_Text segment_.

━━━━━━━━

Sunday 29 December 2013

Family Day

Family Day

Gospel for the Feast of the Holy Family:  Matthew 2.13-15;19-23


Here in Alberta, we "celebrate" a day for families in mid-February. As a statutory holiday, government agencies, public services, and schools, have a day off so that families can enjoy a day together.

I'm thinking that there are very few families who can actually take advantage of the day as it was intended, but I guess it's the thought that counts.

We, as a Catholic Christian community, have been celebrating a different type of family day for a few hundred years. The Feast of the Holy Family became part of our liturgical calendar in 1893, and is celebrated in the octave (eight days) of Christmas, usually the first Sunday after Christmas.

It is really a good time to reflect on the relationship of Mary, Joseph and Jesus during this time when many of us have gathered together to feast and frolic with our families.

We have heard countless homilies on how the Holy Family is a model of family life. But what do we make of that? Is it too high a pinnacle for us to attain? A father who is a saint, a mother without sin, and a child who is the Son of God?? How can we possibly follow such a model??

The Holy Family is a model of Christ himself. At once containing both the divine and the human, our families can be in union with the Holy Family, by embracing their lived experience. Now we don't have very many accounts of this experience in Scripture, but look at what they went through:

1. There was confusion and anxiety from the beginning ( Matthew 1.18-25)
2.They experienced homelessness and poverty (Luke 2.1-7)
3. They lived as refugee immigrants and suffered persecution (Matthew 2.13-15)
4. They lost their child for three days (Luke 2.41-51)

The message is clear. The "holiness" of the Holy Family is found in poverty, alienation, and anxiety. And through it all, we see the parents of the Holy child trust in their God, above all else.

So, when we encounter alienation, anxiety and poverty of spirit, may we trust in our God, always.

And may we reach out to those families who struggle every day to survive- the separated and abused, the poor and displaced, the immigrants and the refugees, the lonely and forgotten.

Let us reach out in love.

For when we touch lives such as these, we
encounter the Holy Family.
For this week:
Consider a donation to Development and Peace, or L'Arche Canada

Sunday 22 December 2013

Lessons in Grace and Disgrace

Lessons in Grace and Disgrace
Gospel for the Fourth Sunday of Advent: Matthew 1.18-23

As a teacher I've always felt bad for the fourth week in Advent. There's that fourth candle that never gets lit at school, and it's rarely a full week before the big day. This year it's three days!

━━━━━━━━

_Data for review_.
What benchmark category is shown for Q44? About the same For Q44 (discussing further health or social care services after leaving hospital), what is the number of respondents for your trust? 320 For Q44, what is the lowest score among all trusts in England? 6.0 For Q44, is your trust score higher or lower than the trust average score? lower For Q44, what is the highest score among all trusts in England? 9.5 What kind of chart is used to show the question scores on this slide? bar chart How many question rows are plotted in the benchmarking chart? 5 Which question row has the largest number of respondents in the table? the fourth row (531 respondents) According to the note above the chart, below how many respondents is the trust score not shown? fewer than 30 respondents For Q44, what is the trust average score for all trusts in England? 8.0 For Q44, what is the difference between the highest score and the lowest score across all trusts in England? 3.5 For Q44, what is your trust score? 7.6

━━━━━━━━

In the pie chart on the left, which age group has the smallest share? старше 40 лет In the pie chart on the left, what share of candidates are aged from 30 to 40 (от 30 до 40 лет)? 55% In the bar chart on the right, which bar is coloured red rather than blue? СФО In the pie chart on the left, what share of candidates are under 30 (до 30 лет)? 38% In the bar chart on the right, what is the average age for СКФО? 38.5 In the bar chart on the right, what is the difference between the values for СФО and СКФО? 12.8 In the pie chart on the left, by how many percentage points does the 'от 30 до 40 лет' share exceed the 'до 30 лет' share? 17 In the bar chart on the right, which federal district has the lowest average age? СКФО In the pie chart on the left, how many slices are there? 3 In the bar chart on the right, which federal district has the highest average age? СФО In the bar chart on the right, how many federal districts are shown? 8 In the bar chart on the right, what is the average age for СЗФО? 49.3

━━━━━━━━

According to the Family Day post, in what year did the Feast of the Holy Family become part of the liturgical calendar? The data are material separate from the Family Day post.

1893